:: Instruction ::
Copy out, exactly as written, only the line containing "In the photograph, which" and the lines after it through the end of the records.

:: Materials provided ::
====

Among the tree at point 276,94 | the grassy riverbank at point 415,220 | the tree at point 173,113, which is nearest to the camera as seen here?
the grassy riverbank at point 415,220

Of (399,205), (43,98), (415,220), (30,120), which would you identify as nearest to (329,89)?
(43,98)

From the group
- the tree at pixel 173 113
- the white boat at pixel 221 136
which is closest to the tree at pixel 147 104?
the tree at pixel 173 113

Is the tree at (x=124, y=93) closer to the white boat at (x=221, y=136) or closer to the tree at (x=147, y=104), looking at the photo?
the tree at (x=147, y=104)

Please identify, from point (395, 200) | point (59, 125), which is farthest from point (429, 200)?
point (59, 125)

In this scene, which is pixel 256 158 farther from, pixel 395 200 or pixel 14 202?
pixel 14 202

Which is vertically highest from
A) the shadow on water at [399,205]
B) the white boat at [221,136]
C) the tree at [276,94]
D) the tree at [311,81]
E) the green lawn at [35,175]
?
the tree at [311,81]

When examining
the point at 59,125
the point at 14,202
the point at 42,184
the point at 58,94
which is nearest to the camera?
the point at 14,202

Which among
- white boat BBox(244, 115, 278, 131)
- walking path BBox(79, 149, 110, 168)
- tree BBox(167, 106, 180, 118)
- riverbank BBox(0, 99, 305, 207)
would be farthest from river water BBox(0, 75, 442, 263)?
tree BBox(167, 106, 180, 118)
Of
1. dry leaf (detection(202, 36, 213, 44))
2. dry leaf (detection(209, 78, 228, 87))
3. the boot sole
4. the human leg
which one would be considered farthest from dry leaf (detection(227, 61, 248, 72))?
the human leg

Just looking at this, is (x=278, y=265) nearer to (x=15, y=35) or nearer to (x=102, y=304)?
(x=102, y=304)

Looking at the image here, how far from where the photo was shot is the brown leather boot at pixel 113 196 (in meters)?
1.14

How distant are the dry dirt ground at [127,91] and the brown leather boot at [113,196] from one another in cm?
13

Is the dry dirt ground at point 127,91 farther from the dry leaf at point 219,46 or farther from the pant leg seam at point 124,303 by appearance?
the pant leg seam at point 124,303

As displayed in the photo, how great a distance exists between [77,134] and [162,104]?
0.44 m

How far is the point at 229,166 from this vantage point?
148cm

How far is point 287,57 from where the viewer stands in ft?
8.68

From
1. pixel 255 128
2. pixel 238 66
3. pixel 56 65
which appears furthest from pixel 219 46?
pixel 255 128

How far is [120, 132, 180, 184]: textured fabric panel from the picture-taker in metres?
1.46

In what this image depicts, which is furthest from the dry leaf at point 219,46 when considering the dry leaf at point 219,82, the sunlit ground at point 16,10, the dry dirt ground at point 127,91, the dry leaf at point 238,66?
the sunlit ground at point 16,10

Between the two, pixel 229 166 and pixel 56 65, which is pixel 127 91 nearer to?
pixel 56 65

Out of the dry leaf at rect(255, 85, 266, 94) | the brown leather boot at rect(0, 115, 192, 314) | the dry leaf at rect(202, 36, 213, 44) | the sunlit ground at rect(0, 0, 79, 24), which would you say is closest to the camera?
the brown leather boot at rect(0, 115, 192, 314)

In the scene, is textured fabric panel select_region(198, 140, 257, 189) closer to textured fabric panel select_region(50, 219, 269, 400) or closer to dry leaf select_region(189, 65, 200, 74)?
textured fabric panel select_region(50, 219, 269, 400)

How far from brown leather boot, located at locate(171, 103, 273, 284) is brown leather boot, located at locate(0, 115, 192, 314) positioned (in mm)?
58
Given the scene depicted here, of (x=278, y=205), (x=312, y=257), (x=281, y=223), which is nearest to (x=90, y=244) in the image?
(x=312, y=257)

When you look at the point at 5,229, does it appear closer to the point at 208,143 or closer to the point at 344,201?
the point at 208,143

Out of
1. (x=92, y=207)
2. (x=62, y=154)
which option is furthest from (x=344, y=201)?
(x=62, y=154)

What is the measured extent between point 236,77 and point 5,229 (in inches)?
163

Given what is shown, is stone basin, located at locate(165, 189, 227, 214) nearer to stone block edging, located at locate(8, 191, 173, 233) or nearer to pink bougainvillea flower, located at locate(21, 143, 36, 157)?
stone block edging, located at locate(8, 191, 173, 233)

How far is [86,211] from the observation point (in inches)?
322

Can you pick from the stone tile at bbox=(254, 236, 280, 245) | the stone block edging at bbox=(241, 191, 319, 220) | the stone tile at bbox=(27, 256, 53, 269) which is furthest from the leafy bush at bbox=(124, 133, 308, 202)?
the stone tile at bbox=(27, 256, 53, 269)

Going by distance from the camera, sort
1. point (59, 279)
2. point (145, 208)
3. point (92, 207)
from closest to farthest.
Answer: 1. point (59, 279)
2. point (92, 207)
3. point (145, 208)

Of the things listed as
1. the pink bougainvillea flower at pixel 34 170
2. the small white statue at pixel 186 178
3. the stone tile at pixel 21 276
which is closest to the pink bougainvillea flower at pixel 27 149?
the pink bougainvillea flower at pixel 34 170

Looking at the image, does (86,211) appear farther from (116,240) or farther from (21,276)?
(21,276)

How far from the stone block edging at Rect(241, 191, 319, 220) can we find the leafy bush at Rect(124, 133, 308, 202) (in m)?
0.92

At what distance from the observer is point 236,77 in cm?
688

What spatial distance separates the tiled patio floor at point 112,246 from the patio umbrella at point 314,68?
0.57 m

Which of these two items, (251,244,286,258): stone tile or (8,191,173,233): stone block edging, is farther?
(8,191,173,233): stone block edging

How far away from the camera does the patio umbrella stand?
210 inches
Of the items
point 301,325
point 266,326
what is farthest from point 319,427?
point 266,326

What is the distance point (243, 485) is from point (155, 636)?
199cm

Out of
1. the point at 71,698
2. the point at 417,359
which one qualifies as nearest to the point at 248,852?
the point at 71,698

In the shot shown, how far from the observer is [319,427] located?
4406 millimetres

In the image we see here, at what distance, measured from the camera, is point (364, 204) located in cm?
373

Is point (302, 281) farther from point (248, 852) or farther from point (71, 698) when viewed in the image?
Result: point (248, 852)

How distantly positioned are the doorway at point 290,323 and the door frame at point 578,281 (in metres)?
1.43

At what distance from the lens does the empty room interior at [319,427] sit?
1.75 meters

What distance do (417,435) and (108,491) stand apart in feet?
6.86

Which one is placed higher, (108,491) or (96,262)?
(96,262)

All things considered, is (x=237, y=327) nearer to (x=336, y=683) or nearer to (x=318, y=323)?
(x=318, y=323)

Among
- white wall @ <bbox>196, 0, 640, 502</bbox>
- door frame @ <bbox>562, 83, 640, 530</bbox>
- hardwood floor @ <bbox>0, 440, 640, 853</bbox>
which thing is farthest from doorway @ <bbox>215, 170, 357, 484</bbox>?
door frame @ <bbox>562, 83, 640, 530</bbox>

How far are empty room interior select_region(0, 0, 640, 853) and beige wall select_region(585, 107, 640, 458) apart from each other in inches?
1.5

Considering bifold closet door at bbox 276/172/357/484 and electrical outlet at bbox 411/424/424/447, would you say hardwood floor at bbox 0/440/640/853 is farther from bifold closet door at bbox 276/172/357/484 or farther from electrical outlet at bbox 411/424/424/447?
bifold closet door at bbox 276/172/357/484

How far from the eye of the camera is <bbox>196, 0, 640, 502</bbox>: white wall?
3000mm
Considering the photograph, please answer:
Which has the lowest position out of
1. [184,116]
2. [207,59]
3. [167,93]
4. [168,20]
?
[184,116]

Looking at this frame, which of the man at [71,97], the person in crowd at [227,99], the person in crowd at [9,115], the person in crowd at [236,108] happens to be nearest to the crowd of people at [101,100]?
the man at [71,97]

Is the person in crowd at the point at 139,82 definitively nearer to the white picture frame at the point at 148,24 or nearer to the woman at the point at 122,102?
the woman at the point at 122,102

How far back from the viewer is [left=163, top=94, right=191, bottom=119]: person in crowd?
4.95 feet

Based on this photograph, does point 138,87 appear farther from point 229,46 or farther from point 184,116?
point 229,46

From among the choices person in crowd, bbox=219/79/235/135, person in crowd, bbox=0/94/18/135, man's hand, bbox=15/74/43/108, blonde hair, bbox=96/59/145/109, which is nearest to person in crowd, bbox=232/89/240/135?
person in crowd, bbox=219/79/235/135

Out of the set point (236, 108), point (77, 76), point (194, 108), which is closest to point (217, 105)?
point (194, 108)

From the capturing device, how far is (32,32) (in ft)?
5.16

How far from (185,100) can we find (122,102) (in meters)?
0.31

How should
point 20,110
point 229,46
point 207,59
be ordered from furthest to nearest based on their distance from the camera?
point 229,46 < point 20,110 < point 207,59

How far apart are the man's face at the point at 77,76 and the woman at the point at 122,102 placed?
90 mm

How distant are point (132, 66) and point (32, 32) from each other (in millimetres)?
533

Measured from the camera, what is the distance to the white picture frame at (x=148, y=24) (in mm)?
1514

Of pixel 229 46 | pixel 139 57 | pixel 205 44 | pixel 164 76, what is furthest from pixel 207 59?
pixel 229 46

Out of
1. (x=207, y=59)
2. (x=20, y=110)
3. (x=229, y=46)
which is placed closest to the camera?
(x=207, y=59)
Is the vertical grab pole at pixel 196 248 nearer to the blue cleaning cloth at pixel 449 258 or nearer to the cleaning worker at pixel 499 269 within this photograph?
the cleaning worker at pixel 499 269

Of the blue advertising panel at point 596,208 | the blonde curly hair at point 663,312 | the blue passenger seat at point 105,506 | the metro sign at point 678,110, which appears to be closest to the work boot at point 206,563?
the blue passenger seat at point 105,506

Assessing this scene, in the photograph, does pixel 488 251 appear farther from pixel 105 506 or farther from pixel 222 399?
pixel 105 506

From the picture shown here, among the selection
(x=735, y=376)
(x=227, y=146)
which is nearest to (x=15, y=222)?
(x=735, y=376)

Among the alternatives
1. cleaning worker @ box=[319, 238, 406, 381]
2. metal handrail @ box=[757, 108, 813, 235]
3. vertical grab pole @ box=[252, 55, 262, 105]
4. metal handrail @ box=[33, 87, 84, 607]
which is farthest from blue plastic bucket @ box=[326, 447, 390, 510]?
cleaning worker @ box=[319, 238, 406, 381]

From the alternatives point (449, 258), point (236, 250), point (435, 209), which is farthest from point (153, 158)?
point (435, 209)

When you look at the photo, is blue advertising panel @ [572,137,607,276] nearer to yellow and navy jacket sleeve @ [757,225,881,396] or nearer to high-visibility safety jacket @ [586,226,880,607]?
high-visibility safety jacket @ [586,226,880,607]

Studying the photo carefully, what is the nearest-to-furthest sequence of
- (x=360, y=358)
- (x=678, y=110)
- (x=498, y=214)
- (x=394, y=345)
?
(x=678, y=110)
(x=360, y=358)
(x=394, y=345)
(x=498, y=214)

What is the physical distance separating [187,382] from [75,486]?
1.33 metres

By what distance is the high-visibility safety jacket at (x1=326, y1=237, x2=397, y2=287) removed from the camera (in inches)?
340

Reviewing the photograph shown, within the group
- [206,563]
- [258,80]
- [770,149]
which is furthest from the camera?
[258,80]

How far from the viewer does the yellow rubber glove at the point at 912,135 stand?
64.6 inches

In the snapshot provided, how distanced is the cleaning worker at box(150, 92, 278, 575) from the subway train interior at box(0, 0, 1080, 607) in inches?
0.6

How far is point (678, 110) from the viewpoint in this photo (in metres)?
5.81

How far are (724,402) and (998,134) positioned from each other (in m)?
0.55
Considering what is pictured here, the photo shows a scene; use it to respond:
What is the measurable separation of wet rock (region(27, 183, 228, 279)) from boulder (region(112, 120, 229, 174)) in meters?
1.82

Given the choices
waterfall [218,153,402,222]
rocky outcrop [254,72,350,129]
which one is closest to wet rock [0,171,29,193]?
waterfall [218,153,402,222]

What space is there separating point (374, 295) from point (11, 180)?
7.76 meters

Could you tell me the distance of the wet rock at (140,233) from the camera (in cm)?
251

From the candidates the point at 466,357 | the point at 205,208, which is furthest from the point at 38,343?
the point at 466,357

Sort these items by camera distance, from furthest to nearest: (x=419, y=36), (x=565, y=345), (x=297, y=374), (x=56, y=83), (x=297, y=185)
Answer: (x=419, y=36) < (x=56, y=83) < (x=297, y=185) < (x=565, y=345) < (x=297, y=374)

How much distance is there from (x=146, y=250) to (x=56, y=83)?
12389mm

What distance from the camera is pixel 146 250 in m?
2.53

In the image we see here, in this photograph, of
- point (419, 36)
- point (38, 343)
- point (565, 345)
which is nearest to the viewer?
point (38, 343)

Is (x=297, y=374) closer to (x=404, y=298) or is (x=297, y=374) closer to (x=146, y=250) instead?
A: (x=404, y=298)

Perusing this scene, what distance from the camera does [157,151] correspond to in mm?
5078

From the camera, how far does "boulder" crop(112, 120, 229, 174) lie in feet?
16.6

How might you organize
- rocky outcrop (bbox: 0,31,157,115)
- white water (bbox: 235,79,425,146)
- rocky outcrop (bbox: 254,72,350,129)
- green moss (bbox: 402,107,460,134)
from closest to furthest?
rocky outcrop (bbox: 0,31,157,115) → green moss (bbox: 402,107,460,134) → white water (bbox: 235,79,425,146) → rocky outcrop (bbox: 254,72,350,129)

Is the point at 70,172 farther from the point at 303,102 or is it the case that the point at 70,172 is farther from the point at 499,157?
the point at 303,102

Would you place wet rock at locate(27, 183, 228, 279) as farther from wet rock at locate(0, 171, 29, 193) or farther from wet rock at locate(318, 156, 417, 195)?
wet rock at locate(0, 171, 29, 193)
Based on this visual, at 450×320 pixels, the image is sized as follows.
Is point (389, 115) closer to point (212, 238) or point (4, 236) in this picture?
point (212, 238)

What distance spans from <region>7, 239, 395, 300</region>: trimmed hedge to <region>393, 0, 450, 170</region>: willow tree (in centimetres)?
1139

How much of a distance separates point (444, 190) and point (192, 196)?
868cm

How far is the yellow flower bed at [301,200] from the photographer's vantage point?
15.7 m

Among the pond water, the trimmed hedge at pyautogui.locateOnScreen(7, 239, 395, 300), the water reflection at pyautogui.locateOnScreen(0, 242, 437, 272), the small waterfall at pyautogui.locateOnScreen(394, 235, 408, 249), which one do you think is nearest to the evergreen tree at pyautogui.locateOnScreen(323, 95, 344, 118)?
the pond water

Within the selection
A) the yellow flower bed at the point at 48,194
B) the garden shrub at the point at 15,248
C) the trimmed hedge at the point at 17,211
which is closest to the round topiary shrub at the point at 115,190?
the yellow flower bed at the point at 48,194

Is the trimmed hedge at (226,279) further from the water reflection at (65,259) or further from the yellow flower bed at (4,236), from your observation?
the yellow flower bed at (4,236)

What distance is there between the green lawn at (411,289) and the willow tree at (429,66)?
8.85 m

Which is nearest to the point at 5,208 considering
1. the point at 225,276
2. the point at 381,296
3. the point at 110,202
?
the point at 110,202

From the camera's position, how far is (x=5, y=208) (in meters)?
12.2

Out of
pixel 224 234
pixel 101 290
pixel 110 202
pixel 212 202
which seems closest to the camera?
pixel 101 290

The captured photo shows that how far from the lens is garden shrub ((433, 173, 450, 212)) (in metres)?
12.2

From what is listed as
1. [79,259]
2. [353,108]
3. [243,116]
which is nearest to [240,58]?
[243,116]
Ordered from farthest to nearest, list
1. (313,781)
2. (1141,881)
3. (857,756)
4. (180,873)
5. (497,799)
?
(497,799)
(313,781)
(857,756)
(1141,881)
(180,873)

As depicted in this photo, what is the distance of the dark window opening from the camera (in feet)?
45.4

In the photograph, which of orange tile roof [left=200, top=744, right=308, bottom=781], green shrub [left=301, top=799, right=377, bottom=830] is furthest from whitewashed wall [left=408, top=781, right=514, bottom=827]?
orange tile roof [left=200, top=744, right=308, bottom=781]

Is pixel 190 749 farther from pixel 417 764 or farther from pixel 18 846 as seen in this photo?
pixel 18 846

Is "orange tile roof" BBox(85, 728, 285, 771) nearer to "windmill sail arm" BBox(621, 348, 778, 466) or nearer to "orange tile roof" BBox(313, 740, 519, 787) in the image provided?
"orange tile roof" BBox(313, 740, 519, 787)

====

:: Response to this task ::
In the photograph, which of orange tile roof [left=200, top=744, right=308, bottom=781], green shrub [left=301, top=799, right=377, bottom=830] is furthest from whitewashed wall [left=408, top=781, right=514, bottom=827]?
orange tile roof [left=200, top=744, right=308, bottom=781]

Is pixel 190 749 farther from pixel 417 764 or farther from pixel 18 846 as seen in this photo?
pixel 18 846

Is "orange tile roof" BBox(85, 728, 285, 771) nearer to "windmill sail arm" BBox(621, 348, 778, 466) or nearer to "orange tile roof" BBox(313, 740, 519, 787) in the image provided?
"orange tile roof" BBox(313, 740, 519, 787)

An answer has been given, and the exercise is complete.